Mast Cell mediators may play an important role in AutoImmune EncephaloMyelitis and Multiple Sclerosis by promoting the entry of AutoReactive T-Cells and the recruitment of nonspecific Monocytes across the Blood-Brain Barrier.

Mast Cells may invade the Brain as a consequence of a childhood infection or predisposition, and it is proposed that Multiple Sclerosis arises due to the effect of various mediators (Histamine and Protease) released from the PeriVascular Mast Cells after stimulation by some diet factor.

Multiple Sclerosis (MS) lesions are associated with infiltration of T-Lymphocytes and Macrophages that appear to mediate Myelin destruction and Gliosis (Scarring).

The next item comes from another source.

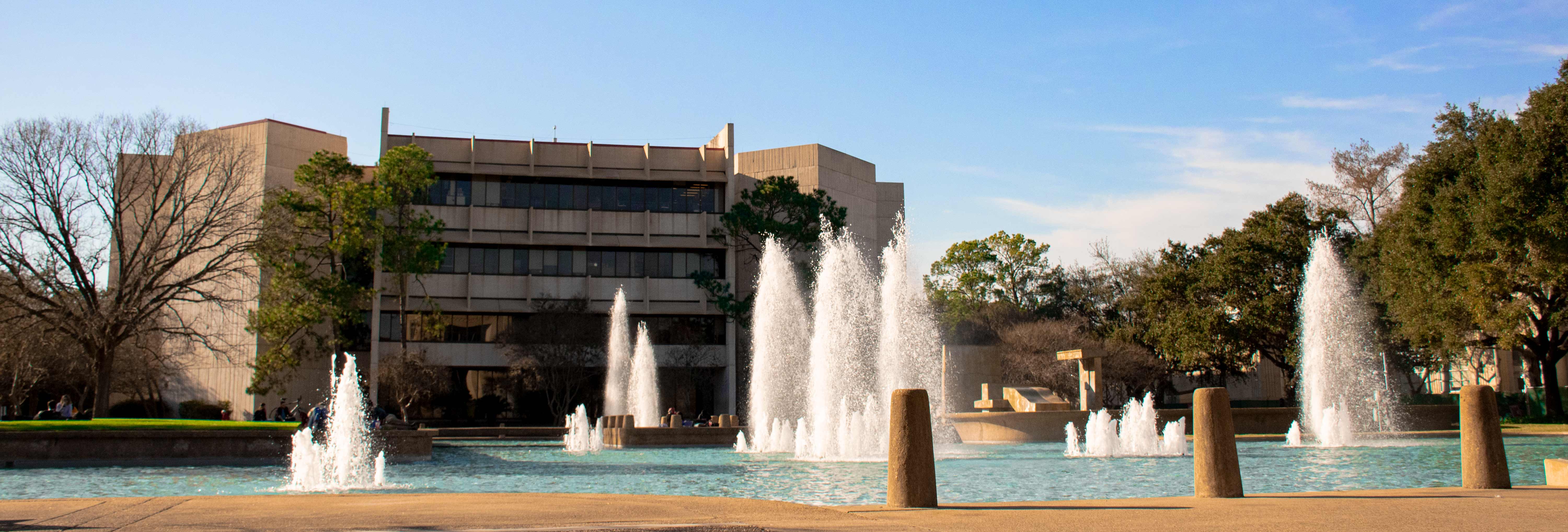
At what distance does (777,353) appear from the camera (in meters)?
36.1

Mast Cells are located PeriVascularly in the Brain, are juxtaposed to Neurons, and have been shown to secrete VasoActive and Inflammatory Mediators in response to NeuroPeptides and direct Nerve stimulation.

Mast Cells have been previously identified in MS lesions, are activated by Myelin Basic Protein, and can participate in the regulation of Blood-Brain Barrier permeability, as well as in Myelin destruction.

Here, CerebroSpinal Fluid from MS patients and controls with other Neurologic Diseases was assayed for Histamine, its major metabolite MethylHistamine, and the specific Mast Cell marker, Tryptase. Histamine and MethylHistamine were not elevated in MS.

However, the Mast Cell specific proteolytic enzyme Tryptase was significantly elevated in MS, suggesting that Mast Cell activation may be involved in the PathoPhysiology of this Disease.